Monday, February 1, 2010

“Taken” – Fathers kick ass.

It’s refreshing to know that Hollywood can occasionally still surprise me. I tend to have preconceptions going into movies (no, really) and they usually contain very low expectations. That wasn’t the case here, I did expect good things from this movie, but I thought I had this movie figured out from the previews. Luckily, I followed my own advice and ignored all previews after the initial theatrical preview.

If you had seen any of the previews, you had a pretty good idea about what would happen in this film. Liam Neeson is some sort of secret agent whose daughter is kidnapped while in Paris. The scene they use to hook the audience shows Neeson talking to her while she is hiding from the kidnappers. While he is talking, he is setting up some gadgetry. He then tells her they are going to take her.

After seeing this, I immediately thought about what the twist would be. After all, how many movies today don’t have twists? My guess was that he was using his daughter as bait to catch some bad guy. This would have been the typical nonsense that Hollywood has been forcing upon us lately. Thankfully, I was wrong in my guess, as well as in expecting a twist at all.

This film differed from other recent films in that there was no twist or unbelievable circumstances. Neeson is actually a retired agent, at one point referring to himself as a preventer. The reason he is talking his daughter through the kidnapping is to try to get as much information as he can in order to track her down. The rest of the film has Neeson following leads and eventually recovering his daughter, killing a lot of people on his way.

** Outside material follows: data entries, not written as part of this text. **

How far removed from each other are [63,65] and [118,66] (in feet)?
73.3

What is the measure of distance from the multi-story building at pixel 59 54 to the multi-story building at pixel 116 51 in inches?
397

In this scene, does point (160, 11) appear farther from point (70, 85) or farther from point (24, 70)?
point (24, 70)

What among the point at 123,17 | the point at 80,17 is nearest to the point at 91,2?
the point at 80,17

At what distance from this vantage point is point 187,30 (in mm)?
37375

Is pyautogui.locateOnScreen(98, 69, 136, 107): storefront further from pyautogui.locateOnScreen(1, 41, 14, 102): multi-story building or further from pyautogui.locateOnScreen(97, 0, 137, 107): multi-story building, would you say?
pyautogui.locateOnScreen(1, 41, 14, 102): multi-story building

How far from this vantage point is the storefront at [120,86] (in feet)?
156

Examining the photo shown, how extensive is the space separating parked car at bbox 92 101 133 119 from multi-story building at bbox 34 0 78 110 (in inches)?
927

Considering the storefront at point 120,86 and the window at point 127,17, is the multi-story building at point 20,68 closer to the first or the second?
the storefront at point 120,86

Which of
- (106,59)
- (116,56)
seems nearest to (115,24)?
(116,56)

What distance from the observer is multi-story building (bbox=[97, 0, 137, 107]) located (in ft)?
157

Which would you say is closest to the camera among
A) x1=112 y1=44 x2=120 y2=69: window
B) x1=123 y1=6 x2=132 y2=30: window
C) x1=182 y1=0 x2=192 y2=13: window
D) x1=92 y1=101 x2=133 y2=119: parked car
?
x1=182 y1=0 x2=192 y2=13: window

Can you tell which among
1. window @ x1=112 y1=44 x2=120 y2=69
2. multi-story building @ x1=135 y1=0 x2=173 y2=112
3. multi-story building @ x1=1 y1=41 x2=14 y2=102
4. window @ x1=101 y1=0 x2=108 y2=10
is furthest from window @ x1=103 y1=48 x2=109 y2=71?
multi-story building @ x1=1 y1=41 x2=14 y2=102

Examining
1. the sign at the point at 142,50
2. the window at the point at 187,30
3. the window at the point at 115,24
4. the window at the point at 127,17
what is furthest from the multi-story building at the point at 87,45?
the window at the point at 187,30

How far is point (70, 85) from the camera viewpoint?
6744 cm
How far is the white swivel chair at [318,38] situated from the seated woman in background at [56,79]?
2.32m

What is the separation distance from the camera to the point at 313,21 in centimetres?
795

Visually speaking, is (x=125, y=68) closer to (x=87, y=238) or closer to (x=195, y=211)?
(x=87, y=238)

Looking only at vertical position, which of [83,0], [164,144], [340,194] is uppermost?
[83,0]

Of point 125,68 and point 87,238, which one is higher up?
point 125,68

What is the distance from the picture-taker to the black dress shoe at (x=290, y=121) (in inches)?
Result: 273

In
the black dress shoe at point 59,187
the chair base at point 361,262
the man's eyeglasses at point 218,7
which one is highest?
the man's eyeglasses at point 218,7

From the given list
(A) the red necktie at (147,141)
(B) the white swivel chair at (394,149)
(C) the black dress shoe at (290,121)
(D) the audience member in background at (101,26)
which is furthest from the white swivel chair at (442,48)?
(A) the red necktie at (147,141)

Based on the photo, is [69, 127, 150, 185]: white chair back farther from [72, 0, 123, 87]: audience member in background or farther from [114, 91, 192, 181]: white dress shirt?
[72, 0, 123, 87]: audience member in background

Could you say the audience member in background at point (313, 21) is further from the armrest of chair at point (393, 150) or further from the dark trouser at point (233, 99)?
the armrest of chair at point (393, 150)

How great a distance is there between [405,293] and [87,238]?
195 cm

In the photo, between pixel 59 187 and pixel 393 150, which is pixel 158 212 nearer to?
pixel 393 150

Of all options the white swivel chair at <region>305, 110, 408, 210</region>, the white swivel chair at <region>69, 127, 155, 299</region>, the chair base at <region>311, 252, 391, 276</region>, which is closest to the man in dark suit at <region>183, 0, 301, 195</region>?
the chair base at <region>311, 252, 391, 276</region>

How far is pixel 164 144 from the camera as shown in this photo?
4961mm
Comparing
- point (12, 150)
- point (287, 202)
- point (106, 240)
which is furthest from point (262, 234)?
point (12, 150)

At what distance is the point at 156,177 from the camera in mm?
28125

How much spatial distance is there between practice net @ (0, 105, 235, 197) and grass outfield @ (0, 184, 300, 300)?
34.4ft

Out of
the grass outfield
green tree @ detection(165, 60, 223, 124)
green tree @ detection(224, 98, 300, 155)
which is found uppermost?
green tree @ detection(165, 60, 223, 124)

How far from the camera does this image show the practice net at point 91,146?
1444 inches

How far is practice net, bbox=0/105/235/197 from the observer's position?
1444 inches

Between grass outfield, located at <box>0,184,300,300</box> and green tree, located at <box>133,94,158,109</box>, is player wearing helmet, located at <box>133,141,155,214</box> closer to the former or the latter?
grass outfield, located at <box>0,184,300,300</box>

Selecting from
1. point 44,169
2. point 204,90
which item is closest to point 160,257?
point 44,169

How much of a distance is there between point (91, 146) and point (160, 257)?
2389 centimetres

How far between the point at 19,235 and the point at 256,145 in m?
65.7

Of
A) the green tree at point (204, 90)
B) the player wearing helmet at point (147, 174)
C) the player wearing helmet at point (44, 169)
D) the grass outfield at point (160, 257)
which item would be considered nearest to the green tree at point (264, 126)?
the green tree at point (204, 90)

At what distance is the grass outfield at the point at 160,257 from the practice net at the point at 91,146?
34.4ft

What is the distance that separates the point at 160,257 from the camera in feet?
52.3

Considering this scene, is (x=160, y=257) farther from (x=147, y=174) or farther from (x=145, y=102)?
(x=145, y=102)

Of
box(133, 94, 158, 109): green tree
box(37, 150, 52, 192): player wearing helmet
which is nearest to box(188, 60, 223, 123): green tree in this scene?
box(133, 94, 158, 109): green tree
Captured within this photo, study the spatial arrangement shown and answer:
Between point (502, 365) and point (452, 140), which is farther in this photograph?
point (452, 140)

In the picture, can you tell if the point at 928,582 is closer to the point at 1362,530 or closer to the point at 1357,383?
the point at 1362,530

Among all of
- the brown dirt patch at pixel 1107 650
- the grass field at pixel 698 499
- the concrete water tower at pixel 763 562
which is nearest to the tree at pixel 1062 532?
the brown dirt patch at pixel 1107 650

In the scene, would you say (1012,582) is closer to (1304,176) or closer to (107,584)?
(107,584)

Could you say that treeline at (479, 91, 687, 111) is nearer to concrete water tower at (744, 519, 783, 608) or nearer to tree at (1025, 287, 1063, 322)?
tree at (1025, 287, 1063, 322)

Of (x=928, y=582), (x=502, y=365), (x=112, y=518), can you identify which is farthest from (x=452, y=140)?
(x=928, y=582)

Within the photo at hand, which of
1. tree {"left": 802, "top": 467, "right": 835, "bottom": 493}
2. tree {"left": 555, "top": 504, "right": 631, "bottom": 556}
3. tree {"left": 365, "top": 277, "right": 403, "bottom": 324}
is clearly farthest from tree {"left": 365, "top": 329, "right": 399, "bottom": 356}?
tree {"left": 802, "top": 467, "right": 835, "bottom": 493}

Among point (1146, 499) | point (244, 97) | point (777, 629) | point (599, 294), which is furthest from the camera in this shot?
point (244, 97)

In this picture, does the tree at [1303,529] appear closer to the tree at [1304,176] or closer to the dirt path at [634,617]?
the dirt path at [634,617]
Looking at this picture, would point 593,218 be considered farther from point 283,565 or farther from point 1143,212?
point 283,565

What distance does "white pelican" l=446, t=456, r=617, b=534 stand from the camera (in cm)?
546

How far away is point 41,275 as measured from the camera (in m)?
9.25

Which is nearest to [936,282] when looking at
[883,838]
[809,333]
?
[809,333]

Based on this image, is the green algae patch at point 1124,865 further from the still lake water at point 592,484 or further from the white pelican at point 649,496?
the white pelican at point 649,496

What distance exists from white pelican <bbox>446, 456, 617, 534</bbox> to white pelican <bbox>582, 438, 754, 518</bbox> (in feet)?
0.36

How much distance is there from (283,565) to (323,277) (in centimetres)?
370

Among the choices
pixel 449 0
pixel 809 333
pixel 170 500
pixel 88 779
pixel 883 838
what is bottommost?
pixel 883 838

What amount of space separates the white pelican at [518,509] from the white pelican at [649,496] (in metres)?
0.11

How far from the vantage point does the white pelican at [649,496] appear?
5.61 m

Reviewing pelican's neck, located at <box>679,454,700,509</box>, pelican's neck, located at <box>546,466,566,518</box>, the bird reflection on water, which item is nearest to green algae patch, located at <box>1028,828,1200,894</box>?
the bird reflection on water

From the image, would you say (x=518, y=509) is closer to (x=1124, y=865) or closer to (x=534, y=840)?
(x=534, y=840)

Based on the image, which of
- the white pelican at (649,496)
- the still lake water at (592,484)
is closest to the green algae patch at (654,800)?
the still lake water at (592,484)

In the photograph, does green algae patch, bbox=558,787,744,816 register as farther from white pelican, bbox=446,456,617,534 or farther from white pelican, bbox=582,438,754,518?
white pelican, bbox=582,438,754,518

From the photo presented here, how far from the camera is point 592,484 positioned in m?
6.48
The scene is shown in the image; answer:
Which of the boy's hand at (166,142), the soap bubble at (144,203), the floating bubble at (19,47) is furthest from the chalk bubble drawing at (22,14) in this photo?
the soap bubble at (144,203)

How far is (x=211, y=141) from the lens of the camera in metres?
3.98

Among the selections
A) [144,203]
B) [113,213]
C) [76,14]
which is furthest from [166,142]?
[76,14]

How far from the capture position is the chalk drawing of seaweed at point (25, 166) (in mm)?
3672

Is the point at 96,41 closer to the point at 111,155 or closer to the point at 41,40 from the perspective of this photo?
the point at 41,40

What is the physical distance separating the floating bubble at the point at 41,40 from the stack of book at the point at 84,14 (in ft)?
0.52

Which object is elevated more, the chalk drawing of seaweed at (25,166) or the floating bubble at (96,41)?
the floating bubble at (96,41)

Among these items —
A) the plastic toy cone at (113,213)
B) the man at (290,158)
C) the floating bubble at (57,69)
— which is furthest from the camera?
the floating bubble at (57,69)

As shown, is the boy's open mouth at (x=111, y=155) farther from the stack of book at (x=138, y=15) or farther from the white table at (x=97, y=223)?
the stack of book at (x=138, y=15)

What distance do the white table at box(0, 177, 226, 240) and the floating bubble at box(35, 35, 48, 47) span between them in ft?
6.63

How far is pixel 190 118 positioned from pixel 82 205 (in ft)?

What I liked about this film was that fact that there was no nonsense and no questions left at the end of the film. Plus, with a running time of an hour and a half, it was short and to the point. There was no time in which the audience is left thinking that they missed something.

I also liked the role Neeson played in this movie. Secret agent skills aside, Neeson was just a father willing to do anything to rescue his child. He didn’t care about rules or laws or even friendships. He even shoots his friend’s wife when he realizes that his friend is a part of the organization that has taken his daughter. I’d like to think that any father would react in the same way and I have no problem with this.

Even more surprising was the makeup and costume job done to make Maggie Grace look like a 17 year-old girl when she is actually 25. In addition, she did a fantastic job emulating the mannerisms that teenagers tend to portray. After her forgettable performances in “Lost” and “The Fog,” this came as just another pleasant surprise.

Despite the fact that this movie was very well done, there are a couple of things that I need to warn you about. The first is the reason for the kidnapping. Neeson eventually uncovers an underground trade market where young girls are sold to creepy rich guys for sex. It’s one of those things that is entirely too easy to believe happens in the real world and makes you cringe that people are that disgusting. Thankfully, Neeson kills a lot of them.

The other warning is that Famke Janssen may be aging worse than any woman in Hollywood. Remember how incredibly hot she was in “James Bond: Goldeneye” as Xenia Onatopp? That was 1995 and she was 31 at the time. Three years later she appeared in “Rounders” and you could already see something going awry. A couple of years after that came her role as Jean Grey in “X-Men.” Her age was hidden a little here, but it seemed to be last attempt. In the third X-Men film, she looked terrible (I know some of this was on purpose, but they didn’t have to try hard). Now, at 44, she looks as if she is deep into her 50s. So, if you were hoping to get a little eye candy there, you might want to close your eyes and just pretend it’s the James Bond version of her.

I really liked this movie, so I feel like this review has to end on a positive note. A lot of directors make the mistake of casting actors who have no business in action roles. I might have once believed this of Neeson, but his role in “Batman Begins” proved that he can kick some ass. If you were on the fence about seeing this film, that should give you a little extra motivation. After all, we all like to believe that our fathers can kick anyone’s ass.

Rating: This movie is worth the money simply because they don’t try to bullshit you. Hand over your ten bucks and enjoy the film.